Re: [PATCH] usb: quirks: Add quirk to prefer vendor-specific configuration

From: ivanhu
Date: Fri Apr 11 2025 - 01:25:54 EST


On 2025/4/10 14:58, Greg KH wrote:
On Thu, Apr 10, 2025 at 10:46:26AM +0800, Ivan Hu wrote:
Some USB devices with multiple configurations expose a vendor-specific
interface class that should be preferred by default. However, the generic
usb_choose_configuration() logic selects the first configuration whose
first interface uses a non-vendor-specific class, which can lead to
incomplete or limited functionality.

Introduce a new quirk, USB_QUIRK_CHOOSE_VENDOR_SPEC_CFG, which
instructs the USB core to prefer a configuration that contains a
vendor-specific interface class when multiple configurations are present.

Apply this quirk to the ASIX AX88179 USB Ethernet adapter
(0x0b95:0x1790), which requires selecting its vendor-specific
configuration for full functionality, instead of falling back to
cdc_ncm.

Shouldn't this be done in userspace instead? And how does other
operating systems handle this, the "first" configuration is usually the
default for them as well, do they have some built-in quirk to handle
this or do they rely on a vendor-provided driver?

thanks,

greg k-h


Hi Greg,

Thanks for the feedback.

In this case, the device advertises three configuration descriptors. The first is vendor-specific, the second is CDC-NCM, and the third is CDC-Ether:

Device Descriptor:
idVendor 0x0b95 ASIX Electronics Corp.
idProduct 0x1790 AX88179 Gigabit Ethernet
bNumConfigurations 3

Configuration 1:
Interface 0:
bInterfaceClass 255 Vendor Specific Class

Configuration 2:
Interface 0:
bInterfaceClass 2 Communications
bInterfaceSubClass 13 (CDC-NCM)

Configuration 3:
Interface 0:
bInterfaceClass 2 Communications
bInterfaceSubClass 6 (CDC-Ether)

In drivers/usb/core/generic.c, the logic currently prefers the first configuration whose first interface is non-vendor-specific,
based on the assumption that Linux is more likely to have a generic class driver than a vendor-specific one:
/* From the remaining configs, choose the first one whose
* first interface is for a non-vendor-specific class.
* Reason: Linux is more likely to have a class driver
* than a vendor-specific driver. */
This results in the CDC-NCM configuration being selected by default, even though the kernel already supports the vendor-specific driver ax88179_178a,
which provides the correct and full functionality.

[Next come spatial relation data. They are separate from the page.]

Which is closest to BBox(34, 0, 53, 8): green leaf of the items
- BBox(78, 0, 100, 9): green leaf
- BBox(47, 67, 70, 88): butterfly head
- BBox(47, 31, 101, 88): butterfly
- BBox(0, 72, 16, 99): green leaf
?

Of course, this could be handled in userspace, but due to security restrictions on certain systems, such as Ubuntu Core, modifying configuration selection in userspace becomes significantly more complex and less straightforward.
And although I don’t have insight into the exact design in Windows, but during testing on a standard Windows install, the device is correctly initialized with the vendor driver without any additional configuration or modification.
Given that this quirk is device-specific and not a general change in policy, the proposed quirk simply allows the kernel to prefer the correct vendor-specific configuration when it's known to be required.